O Ministério Público era um personagem ausente no escândalo do mensalão. Destoando da imagem que a atuação espalhafatosa de certos procuradores emprestou ao órgão nas crises do passado, a discrição desta feita foi a marca da equipe do procurador-geral da República, Antonio Fernando de Souza. Até anteontem, porém, persistia a dúvida: a discrição seria o indício de um trabalho sério ou apenas o disfarce da passividade?
A resposta, eloqüente, veio na forma de uma denúncia exemplar apresentada ao Supremo Tribunal Federal. A sustentar a peça criminal, o MP produziu um relatório que já figura entre os poucos avanços institucionais gerados como reação a esse grave episódio da política nacional. A partir daqui, o escândalo da compra de parlamentares pelo governismo passa a ter na denúncia assinada pelo procurador-geral a sua principal e mais fidedigna narrativa.
Os delitos -formação de quadrilha, corrupção ativa e passiva, lavagem de dinheiro, peculato, entre outros- tinham o objetivo, diz Fernando de Souza (páginas 11 e 12), de "garantir a continuidade do projeto de poder do Partido dos Trabalhadores mediante a compra de suporte político de outros partidos e do financiamento futuro e pretérito das suas próprias campanhas eleitorais".
O MP não tem pejo de denominar o esquema que foi montado no núcleo do Executivo federal, com ramificações em agências de publicidade e no setor financeiro, de "quadrilha" -termo que aparece 51 vezes no relatório de 136 páginas. Na chefia do "núcleo político-partidário" do esquema, a denúncia identifica o ex-ministro José Dirceu e os então dirigentes do PT José Genoino (presidente), Delúbio Soares (tesoureiro) e Sílvio Pereira (secretário-geral).
Os quatro, relata a denúncia, "estabeleceram um engenhoso esquema de desvio de recursos de órgãos públicos e de empresas estatais e também de concessões de benefícios diretos ou indiretos a particulares em troca de ajuda financeira".
Marcos Valério de Souza, "um verdadeiro profissional do crime", nas palavras de Fernando de Souza, "já tendo prestado serviços delituosos semelhantes ao PSDB em Minas Gerais, na eleição para governador do hoje senador Eduardo Azeredo (PSDB)", levou "know-how" ao petismo governista.
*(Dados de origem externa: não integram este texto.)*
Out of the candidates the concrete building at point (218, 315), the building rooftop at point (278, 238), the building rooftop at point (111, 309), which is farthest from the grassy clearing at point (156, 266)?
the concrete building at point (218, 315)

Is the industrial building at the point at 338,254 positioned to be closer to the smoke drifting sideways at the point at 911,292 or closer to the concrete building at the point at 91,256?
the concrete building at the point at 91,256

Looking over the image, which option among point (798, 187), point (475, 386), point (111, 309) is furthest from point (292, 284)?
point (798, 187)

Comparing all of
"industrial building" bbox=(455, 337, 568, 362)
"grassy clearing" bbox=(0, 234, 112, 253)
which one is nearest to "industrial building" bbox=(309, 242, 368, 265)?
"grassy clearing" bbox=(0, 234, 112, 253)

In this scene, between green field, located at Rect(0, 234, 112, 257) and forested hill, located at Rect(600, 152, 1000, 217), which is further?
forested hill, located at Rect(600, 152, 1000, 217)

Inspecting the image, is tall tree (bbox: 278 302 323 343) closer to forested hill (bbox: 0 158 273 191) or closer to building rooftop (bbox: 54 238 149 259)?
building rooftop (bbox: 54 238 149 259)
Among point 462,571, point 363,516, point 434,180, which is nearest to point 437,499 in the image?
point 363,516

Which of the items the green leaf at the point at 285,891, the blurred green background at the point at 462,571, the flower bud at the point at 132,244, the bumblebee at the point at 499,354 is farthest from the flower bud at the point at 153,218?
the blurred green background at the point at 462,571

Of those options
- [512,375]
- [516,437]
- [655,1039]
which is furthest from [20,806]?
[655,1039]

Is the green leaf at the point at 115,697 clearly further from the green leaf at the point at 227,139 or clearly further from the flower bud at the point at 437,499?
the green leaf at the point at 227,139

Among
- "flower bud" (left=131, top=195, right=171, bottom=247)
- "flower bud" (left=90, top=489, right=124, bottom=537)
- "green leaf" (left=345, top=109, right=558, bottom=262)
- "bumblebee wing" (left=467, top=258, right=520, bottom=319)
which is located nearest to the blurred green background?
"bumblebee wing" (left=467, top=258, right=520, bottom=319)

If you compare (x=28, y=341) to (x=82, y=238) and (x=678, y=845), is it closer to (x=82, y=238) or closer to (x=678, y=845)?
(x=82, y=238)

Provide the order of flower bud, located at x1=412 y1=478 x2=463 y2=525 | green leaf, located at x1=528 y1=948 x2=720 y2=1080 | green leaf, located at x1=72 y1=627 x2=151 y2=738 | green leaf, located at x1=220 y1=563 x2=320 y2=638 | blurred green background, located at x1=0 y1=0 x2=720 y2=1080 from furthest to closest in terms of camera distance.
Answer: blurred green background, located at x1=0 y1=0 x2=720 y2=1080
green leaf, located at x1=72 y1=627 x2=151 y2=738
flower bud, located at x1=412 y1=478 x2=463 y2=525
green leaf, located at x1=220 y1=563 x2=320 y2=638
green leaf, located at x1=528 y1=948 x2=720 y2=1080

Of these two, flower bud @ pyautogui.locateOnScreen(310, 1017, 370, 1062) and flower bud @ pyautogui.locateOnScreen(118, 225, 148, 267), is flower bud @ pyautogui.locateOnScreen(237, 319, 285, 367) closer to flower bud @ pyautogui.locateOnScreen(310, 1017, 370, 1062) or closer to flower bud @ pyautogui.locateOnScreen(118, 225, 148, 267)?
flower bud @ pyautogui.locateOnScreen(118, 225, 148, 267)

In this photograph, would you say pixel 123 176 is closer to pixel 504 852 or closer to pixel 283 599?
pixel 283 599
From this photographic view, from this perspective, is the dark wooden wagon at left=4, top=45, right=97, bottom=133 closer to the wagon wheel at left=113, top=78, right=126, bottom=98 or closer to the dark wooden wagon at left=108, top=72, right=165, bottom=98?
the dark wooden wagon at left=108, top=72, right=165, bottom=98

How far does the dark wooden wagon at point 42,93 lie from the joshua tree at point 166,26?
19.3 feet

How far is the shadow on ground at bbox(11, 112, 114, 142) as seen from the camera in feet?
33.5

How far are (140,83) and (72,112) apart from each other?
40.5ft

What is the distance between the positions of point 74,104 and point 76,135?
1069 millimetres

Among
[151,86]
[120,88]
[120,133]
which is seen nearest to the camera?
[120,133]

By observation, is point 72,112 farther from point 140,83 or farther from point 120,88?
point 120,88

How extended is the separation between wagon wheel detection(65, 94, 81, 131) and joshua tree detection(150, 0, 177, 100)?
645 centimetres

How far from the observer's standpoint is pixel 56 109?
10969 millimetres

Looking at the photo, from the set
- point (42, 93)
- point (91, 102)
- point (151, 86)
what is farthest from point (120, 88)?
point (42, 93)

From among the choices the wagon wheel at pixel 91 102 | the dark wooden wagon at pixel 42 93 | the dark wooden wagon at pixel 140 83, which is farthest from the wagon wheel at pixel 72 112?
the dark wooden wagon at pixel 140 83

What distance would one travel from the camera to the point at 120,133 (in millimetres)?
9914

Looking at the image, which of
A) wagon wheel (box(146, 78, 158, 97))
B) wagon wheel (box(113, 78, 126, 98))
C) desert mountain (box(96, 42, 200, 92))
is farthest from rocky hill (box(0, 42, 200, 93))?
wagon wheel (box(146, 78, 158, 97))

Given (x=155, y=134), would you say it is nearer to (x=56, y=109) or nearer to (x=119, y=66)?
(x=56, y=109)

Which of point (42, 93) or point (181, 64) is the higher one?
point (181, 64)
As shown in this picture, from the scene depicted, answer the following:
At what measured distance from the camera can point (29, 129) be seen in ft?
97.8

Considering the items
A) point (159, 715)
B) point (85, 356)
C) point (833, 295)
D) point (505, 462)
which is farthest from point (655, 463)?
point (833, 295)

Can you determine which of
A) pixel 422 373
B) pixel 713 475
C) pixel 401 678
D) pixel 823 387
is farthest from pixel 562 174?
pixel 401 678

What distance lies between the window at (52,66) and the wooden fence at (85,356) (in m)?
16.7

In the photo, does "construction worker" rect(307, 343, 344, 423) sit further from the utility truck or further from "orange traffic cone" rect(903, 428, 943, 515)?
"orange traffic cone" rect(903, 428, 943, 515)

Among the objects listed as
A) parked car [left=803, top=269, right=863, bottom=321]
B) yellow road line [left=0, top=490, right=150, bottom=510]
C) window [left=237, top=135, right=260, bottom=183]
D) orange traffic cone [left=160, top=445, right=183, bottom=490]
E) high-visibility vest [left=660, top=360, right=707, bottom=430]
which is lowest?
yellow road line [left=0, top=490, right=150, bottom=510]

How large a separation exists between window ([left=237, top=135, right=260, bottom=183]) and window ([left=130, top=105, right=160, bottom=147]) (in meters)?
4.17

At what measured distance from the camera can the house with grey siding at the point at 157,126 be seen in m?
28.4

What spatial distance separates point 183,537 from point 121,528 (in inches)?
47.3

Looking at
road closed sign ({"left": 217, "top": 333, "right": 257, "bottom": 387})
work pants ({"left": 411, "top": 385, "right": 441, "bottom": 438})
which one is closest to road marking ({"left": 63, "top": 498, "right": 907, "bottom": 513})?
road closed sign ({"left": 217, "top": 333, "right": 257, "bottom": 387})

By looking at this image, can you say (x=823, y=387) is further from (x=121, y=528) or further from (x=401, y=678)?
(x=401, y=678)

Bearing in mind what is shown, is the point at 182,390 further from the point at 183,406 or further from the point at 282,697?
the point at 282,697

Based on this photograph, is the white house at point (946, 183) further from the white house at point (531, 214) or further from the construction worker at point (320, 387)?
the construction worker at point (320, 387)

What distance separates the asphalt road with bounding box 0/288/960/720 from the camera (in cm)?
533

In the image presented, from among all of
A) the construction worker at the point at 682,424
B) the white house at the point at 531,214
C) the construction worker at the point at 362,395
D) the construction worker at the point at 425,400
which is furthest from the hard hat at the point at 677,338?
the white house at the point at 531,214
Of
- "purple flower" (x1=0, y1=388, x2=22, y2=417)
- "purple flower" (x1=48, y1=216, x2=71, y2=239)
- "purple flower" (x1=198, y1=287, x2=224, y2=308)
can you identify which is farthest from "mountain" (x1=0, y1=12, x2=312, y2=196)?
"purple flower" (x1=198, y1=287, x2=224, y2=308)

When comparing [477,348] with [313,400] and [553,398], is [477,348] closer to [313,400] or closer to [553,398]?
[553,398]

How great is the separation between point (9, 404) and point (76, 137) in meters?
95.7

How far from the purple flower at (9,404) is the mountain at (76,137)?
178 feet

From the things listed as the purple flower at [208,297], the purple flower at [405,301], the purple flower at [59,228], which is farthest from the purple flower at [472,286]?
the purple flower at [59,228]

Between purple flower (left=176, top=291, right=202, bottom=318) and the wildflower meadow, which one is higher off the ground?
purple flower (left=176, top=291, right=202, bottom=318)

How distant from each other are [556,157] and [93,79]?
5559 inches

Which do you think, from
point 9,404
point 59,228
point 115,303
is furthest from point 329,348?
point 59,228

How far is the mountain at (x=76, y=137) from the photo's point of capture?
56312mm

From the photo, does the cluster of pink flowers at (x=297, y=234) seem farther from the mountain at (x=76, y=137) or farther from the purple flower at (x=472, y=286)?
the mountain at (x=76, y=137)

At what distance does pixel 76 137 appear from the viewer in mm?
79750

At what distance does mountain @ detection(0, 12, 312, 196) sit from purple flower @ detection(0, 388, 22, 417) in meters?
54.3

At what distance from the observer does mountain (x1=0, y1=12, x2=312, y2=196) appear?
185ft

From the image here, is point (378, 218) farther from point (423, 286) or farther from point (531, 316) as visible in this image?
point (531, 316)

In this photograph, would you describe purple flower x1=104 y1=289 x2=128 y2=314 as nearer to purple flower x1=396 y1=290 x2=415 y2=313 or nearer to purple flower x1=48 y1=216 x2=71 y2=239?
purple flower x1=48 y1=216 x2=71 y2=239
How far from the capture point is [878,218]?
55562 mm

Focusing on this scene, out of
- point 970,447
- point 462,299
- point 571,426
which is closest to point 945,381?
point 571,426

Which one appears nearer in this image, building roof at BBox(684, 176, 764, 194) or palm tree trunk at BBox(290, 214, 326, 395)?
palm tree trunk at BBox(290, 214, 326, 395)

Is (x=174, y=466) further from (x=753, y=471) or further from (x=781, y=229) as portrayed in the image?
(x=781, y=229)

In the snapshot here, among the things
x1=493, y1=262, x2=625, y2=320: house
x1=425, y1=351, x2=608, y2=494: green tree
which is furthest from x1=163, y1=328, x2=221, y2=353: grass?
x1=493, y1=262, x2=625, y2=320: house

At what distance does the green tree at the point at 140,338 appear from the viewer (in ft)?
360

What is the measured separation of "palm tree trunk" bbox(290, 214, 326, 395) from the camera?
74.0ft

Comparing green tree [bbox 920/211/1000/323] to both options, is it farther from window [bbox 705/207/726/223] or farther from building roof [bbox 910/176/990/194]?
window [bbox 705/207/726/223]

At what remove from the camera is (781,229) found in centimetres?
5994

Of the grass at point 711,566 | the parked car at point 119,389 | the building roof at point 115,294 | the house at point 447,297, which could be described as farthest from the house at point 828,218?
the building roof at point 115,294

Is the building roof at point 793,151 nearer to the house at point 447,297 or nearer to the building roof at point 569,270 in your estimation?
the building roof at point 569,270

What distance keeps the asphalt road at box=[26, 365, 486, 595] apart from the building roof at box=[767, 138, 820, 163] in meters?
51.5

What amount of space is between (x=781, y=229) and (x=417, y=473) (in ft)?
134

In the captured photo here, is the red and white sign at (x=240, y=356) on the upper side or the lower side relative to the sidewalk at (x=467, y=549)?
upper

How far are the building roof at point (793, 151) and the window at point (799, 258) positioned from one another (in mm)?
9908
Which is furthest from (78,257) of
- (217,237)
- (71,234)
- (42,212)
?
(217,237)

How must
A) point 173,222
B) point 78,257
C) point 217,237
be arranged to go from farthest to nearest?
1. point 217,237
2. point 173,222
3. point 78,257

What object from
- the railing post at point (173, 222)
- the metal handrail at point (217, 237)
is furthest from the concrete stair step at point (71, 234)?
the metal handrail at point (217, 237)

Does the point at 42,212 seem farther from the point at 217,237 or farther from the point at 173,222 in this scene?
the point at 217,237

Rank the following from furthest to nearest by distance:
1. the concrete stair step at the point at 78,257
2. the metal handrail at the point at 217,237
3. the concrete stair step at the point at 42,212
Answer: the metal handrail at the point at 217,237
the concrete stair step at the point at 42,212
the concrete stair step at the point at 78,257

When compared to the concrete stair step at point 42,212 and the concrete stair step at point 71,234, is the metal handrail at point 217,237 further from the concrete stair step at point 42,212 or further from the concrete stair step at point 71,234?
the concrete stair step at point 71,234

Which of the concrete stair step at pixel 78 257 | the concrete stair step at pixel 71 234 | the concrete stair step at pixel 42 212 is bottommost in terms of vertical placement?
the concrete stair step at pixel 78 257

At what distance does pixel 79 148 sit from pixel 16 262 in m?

Para o MP, Valério capitaneou o "núcleo publicitário-financeiro" do esquema, que gerenciava a circulação do dinheiro e recebia vantagens do governo federal.
Da trama, tal como ela é descrita pelo procurador-geral, também participou o Banco Rural, que, "em troca de vantagens indevidas, ingressou na organização criminosa com o aporte de recursos milionários, mediante empréstimos simulados, além de montar uma sofisticada estrutura de lavagem de capitais para o repasse dos valores pagos aos destinatários finais".
A explicação petista, de que tudo não teria passado da manifestação de "distorções do sistema de financiamento eleitoral brasileiro", fica superada pela denúncia de Antonio Fernando de Souza. O que está descrito ali é um complexo esquema, montado pelo PT e pelo núcleo do governo federal, que se valeu de cargos no Executivo, da compra de parlamentares com dinheiro sujo e da oferta de facilidades a bancos e empresas em seus negócios com o governo. A intenção era perpetuar um grupo político no poder.
Diante da dimensão oceânica da denúncia, que acusa 40 pessoas de práticas criminosas, a capacidade técnica do Supremo Tribunal Federal de produzir justiça está posta em questão. O ministro que recebeu a peça do MP não vislumbra nem o espaço físico para atender a tanta gente e a seus procuradores. Mas essa não pode ser a desculpa para que, ao final, a lentidão da Justiça venha a beneficiar delinqüentes. Que o exemplo do avanço institucional demonstrado pelo MP na forma como conduziu esse caso até aqui estimule o Judiciário para que acelere, respeitando estritamente o Estado de Direito, a produção dos veredictos.